Furthermore, the UI elements of interest may vary from user to user. For example, a UI/UX designer may be interested in the interaction flow of an application. A typical user may just want to find information as quickly as possible. In other words, performance may vary depending on the user persona.

Therefore, this paper investigates three different personas (1) the general user, (2) the web assistant, and (3) the UI designer persona. The prompts for each persona are shown in the figure below.


The performance of Claude2 based on the different input prompts for each persona is shown in the table below. The Web Assistant performs significantly better than the other personas (with the exception of the 2-shot prompt in Cross-Task).

Summary

This paper explores the ability of large-scale language models to discover important information from web pages when given a specific task. It also reveals that the extent to which users ask specific questions is related to the performance of the model.

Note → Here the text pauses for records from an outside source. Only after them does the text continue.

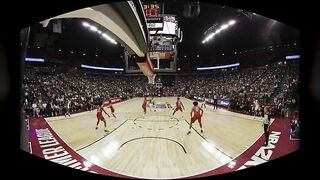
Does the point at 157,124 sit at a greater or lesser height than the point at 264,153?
lesser

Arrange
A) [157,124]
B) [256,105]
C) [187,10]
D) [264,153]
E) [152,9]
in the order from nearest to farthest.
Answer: [264,153], [152,9], [187,10], [256,105], [157,124]

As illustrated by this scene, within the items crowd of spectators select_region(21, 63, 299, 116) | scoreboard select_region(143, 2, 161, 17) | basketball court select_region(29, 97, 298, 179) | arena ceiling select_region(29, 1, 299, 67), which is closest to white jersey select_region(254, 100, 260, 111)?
crowd of spectators select_region(21, 63, 299, 116)

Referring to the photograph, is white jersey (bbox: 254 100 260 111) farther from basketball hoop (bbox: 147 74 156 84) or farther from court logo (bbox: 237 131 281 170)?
basketball hoop (bbox: 147 74 156 84)

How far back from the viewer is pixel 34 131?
4.29 metres

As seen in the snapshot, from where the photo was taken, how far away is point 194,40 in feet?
24.5

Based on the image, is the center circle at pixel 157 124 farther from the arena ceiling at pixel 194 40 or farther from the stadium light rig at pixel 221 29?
the stadium light rig at pixel 221 29

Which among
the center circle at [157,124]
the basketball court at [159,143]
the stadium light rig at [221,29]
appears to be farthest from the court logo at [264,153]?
the stadium light rig at [221,29]

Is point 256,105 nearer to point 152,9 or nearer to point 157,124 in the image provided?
point 157,124

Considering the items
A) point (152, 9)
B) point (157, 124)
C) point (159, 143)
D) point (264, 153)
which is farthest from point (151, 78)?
point (264, 153)

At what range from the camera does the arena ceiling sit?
5.09 metres

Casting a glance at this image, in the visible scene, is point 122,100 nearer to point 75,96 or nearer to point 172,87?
point 172,87

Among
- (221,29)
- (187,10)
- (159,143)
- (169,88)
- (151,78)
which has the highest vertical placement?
(187,10)
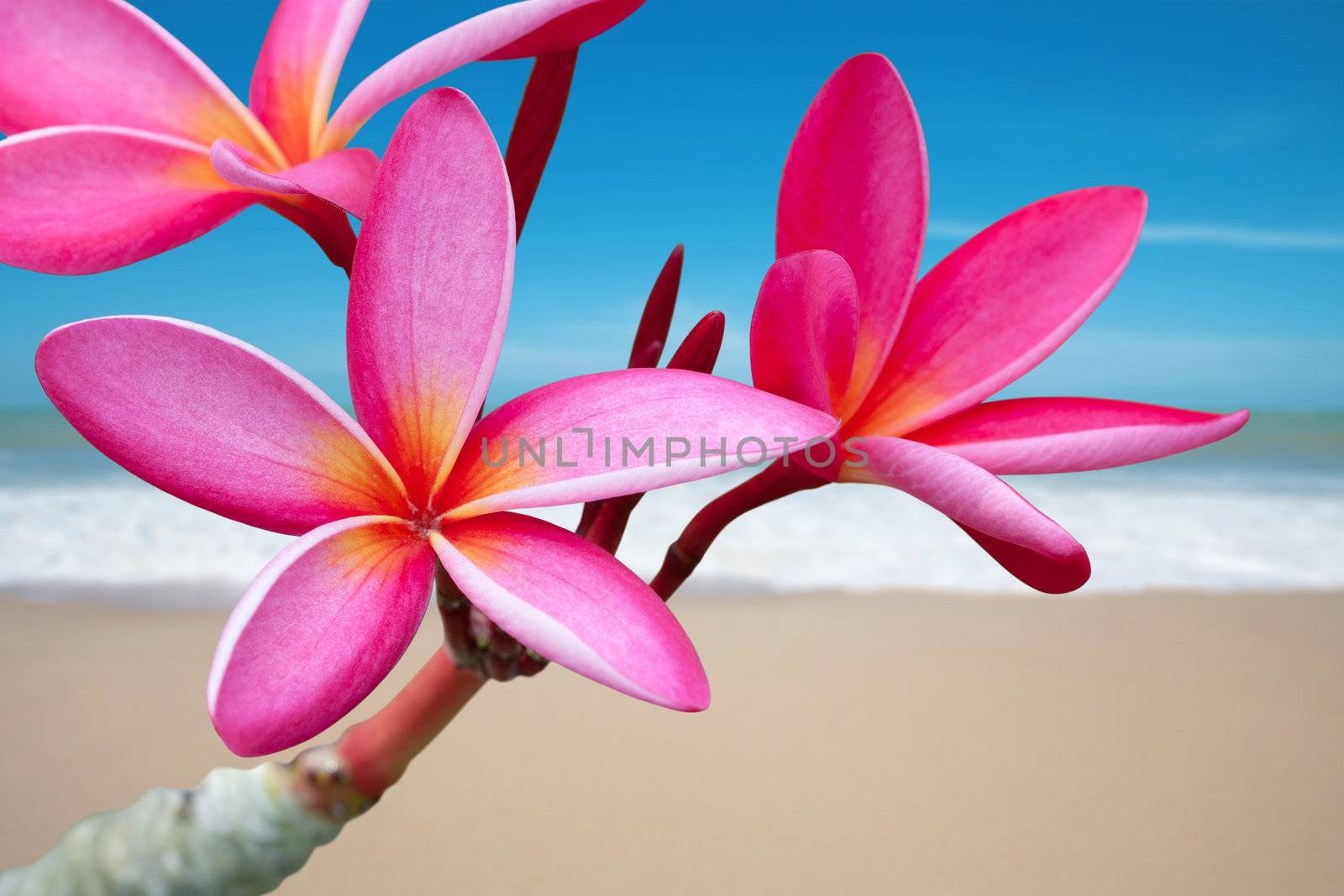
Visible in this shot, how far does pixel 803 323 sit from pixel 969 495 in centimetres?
5

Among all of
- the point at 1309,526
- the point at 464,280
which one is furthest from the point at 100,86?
the point at 1309,526

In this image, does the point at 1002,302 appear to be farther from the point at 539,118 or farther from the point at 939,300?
the point at 539,118

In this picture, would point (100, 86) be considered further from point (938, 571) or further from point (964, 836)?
point (938, 571)

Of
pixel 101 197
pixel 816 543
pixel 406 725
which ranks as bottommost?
pixel 406 725

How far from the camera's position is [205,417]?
0.21 metres

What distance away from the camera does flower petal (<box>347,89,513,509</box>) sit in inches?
8.6

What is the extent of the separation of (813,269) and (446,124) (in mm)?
85

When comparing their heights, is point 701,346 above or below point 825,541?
below

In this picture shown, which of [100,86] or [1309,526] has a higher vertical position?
[1309,526]

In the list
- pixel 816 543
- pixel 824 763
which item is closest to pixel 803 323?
pixel 824 763

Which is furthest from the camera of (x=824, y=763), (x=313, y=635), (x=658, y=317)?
(x=824, y=763)

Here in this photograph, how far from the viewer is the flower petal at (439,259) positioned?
22cm

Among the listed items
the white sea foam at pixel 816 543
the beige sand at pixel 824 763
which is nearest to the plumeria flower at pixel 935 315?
the beige sand at pixel 824 763

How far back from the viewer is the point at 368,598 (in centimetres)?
20
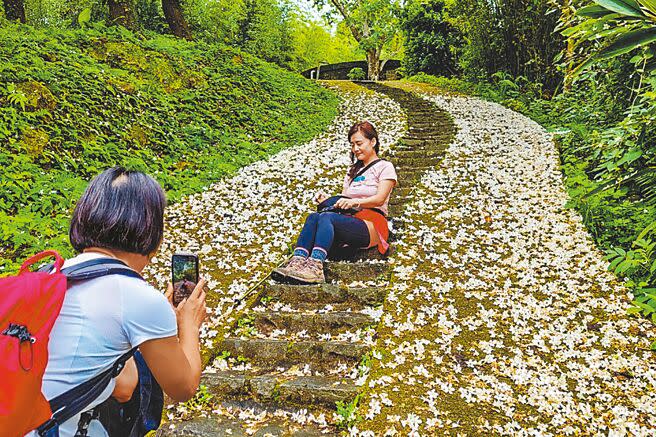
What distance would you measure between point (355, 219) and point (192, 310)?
2.57 meters

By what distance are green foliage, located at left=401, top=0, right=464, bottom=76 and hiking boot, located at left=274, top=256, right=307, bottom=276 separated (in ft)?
49.6

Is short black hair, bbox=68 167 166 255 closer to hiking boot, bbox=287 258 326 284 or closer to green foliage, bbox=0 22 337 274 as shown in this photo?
hiking boot, bbox=287 258 326 284

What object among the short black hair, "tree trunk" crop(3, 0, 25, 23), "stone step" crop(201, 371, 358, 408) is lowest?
"stone step" crop(201, 371, 358, 408)

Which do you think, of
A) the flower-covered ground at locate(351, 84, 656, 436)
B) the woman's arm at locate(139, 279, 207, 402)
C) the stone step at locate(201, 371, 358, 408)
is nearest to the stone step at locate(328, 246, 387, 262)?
the flower-covered ground at locate(351, 84, 656, 436)

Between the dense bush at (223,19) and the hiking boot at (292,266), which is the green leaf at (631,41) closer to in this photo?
the hiking boot at (292,266)

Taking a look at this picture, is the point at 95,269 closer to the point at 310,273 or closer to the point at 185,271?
the point at 185,271

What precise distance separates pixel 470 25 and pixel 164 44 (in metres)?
9.18

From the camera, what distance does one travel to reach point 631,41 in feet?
8.78

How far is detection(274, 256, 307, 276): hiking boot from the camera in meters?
3.69

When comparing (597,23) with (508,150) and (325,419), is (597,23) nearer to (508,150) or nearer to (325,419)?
(325,419)

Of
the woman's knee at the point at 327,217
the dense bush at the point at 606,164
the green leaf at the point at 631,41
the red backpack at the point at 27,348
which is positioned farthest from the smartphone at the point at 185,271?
the dense bush at the point at 606,164

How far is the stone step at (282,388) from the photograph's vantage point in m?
2.71

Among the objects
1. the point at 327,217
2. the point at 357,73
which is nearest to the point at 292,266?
the point at 327,217

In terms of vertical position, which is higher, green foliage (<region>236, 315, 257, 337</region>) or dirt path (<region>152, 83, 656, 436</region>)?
dirt path (<region>152, 83, 656, 436</region>)
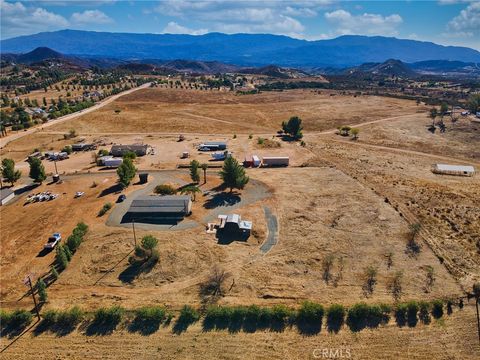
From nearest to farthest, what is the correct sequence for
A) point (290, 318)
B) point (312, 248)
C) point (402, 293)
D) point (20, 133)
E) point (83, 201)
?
point (290, 318) → point (402, 293) → point (312, 248) → point (83, 201) → point (20, 133)

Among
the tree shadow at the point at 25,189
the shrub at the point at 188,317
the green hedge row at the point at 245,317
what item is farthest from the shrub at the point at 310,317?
the tree shadow at the point at 25,189

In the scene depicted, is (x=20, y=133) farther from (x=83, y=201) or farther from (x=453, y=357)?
(x=453, y=357)

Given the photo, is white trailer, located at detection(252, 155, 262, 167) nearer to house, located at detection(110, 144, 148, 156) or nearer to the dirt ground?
house, located at detection(110, 144, 148, 156)

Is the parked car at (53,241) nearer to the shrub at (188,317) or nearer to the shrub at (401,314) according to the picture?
the shrub at (188,317)

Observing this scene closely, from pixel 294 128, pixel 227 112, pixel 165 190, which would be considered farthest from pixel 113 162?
pixel 227 112

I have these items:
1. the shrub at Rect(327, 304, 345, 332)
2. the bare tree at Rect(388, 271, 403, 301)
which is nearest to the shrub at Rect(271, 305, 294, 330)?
the shrub at Rect(327, 304, 345, 332)

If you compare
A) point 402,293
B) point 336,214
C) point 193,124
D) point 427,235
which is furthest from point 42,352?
point 193,124
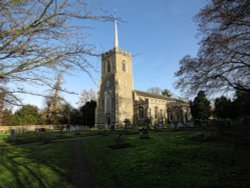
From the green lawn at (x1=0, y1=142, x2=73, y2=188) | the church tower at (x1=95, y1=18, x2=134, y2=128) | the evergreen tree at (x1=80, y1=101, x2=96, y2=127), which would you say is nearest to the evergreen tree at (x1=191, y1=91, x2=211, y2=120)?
the church tower at (x1=95, y1=18, x2=134, y2=128)

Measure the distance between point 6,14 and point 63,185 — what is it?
474 centimetres

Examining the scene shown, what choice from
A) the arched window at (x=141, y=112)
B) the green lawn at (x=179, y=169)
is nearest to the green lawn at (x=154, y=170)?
the green lawn at (x=179, y=169)

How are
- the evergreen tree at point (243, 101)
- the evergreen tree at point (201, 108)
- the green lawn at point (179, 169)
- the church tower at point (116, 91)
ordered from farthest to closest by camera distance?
the evergreen tree at point (201, 108), the church tower at point (116, 91), the evergreen tree at point (243, 101), the green lawn at point (179, 169)

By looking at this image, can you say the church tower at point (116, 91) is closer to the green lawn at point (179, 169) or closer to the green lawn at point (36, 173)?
the green lawn at point (36, 173)

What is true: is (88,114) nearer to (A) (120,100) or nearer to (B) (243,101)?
(A) (120,100)

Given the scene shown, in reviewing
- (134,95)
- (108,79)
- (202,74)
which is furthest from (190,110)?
(202,74)

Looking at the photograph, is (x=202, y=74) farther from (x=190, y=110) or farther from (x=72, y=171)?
(x=190, y=110)

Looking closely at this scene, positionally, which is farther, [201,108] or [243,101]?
[201,108]

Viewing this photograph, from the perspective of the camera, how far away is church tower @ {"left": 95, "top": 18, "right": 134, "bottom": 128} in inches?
1759

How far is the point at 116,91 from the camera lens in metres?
45.0

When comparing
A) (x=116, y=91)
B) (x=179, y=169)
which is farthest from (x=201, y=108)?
(x=179, y=169)

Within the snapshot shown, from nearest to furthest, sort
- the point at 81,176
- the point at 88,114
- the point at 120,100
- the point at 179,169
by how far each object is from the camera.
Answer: the point at 179,169
the point at 81,176
the point at 120,100
the point at 88,114

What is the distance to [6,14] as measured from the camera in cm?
331

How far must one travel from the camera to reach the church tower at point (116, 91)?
147 ft
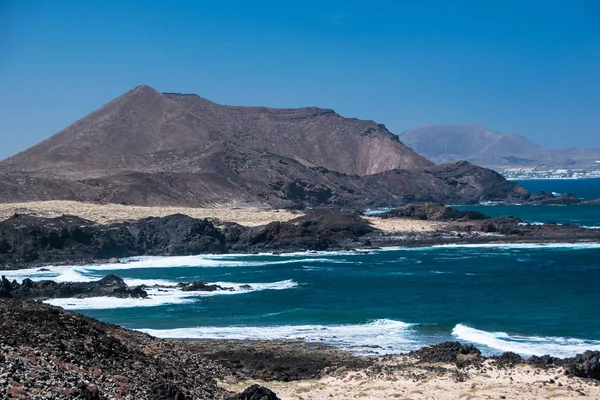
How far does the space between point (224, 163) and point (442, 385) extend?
94.9 metres

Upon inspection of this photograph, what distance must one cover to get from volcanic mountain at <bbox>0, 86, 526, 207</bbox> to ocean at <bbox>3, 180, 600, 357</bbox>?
3449 cm

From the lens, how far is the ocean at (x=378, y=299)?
94.2 feet

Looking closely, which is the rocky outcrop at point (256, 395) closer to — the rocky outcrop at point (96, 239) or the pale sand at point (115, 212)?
the rocky outcrop at point (96, 239)

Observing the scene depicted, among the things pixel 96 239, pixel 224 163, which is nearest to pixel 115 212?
pixel 96 239

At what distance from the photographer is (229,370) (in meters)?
21.4

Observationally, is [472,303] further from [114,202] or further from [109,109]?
[109,109]

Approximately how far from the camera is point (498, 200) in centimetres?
12769

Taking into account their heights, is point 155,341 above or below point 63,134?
below

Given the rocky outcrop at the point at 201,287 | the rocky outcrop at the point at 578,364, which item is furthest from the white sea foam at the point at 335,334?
the rocky outcrop at the point at 201,287

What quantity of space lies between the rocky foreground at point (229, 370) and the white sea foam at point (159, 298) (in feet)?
39.1

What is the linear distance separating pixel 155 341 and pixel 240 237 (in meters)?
43.6

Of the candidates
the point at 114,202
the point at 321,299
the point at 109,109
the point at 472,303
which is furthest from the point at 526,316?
the point at 109,109

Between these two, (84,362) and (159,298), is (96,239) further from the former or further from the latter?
(84,362)

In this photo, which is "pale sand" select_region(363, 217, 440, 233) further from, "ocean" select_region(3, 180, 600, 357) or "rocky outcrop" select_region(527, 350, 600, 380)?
"rocky outcrop" select_region(527, 350, 600, 380)
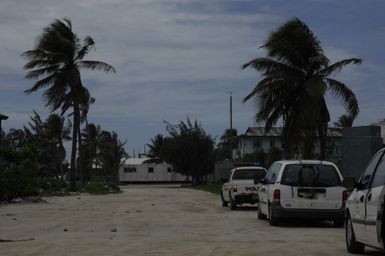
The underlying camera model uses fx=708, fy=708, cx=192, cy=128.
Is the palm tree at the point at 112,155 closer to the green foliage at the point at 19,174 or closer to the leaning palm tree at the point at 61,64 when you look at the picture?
the leaning palm tree at the point at 61,64

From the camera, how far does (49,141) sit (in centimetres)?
8281

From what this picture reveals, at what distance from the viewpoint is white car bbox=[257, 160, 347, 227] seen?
59.0 feet

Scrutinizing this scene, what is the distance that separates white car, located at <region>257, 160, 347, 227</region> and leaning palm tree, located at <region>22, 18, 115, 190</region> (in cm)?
3114

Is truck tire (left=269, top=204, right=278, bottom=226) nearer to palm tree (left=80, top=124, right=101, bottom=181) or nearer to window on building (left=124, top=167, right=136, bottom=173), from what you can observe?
palm tree (left=80, top=124, right=101, bottom=181)

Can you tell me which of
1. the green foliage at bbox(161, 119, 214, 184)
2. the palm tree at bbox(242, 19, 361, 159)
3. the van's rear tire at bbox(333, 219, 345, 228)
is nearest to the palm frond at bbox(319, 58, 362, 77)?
the palm tree at bbox(242, 19, 361, 159)

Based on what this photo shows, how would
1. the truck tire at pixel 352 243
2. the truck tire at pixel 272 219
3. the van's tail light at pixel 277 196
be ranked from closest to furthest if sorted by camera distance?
the truck tire at pixel 352 243
the van's tail light at pixel 277 196
the truck tire at pixel 272 219

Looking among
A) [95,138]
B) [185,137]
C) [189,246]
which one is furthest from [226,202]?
[95,138]

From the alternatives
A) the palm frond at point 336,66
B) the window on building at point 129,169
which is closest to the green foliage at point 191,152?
the window on building at point 129,169

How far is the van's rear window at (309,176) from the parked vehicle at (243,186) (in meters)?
7.51

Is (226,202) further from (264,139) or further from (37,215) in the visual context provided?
(264,139)

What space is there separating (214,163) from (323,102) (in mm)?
50382

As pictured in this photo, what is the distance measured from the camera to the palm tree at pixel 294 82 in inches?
1303

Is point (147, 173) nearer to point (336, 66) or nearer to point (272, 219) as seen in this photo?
point (336, 66)

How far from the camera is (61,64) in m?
48.2
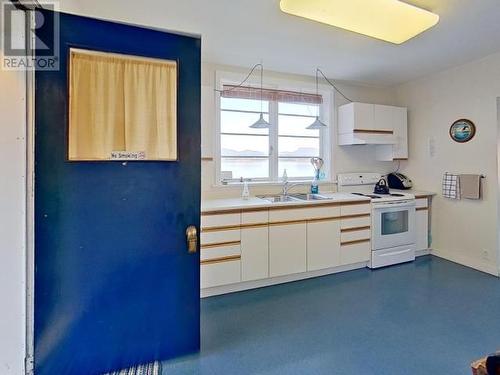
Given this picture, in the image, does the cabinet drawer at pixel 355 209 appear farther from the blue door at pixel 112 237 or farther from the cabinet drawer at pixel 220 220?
the blue door at pixel 112 237

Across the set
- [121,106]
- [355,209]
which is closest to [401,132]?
[355,209]

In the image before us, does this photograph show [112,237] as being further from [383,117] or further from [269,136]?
[383,117]

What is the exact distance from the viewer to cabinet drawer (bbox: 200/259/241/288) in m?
2.73

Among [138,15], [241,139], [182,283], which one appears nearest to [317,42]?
[241,139]

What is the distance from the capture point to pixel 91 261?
1670 mm

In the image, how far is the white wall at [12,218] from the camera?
1440mm

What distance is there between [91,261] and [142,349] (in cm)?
65

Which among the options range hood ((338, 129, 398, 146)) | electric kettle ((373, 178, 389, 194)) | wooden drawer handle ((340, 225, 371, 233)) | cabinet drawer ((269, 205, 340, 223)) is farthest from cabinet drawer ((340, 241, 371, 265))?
range hood ((338, 129, 398, 146))

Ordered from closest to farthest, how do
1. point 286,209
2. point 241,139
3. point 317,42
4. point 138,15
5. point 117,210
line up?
point 117,210 < point 138,15 < point 317,42 < point 286,209 < point 241,139

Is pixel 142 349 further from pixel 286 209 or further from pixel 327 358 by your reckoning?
pixel 286 209

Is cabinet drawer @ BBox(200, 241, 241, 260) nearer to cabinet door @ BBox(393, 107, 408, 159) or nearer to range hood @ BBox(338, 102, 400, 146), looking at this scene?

Future research could learn from these findings and improve the model to make it work more responsively. In other words, the model could be better able to determine when to intervene and ask the user for further information. A particularly interesting direction is to allow the model to more accurately understand and respond to user intent, even when prompts are ambiguous. This may improve the model's ability to read subtle nuances and respond appropriately. In addition, models can learn from the user's personal information and other context (e.g., location, time, etc.), but future work will also need to consider ways to address security issues when dealing with such personal information.

For now, this research is limited to Anthropic's Claude2 model, but in the future it will expand its scope to other large language models such as GPT-4, Llama V2, Vicuna, and PaLM 2. One major challenge in applying this research to other models is how to fit large amounts of web page information (HTML context) into a limited amount of space. Future research should also investigate ways to efficiently incorporate this information into the model while accurately reflecting the structure of the web page (DOM).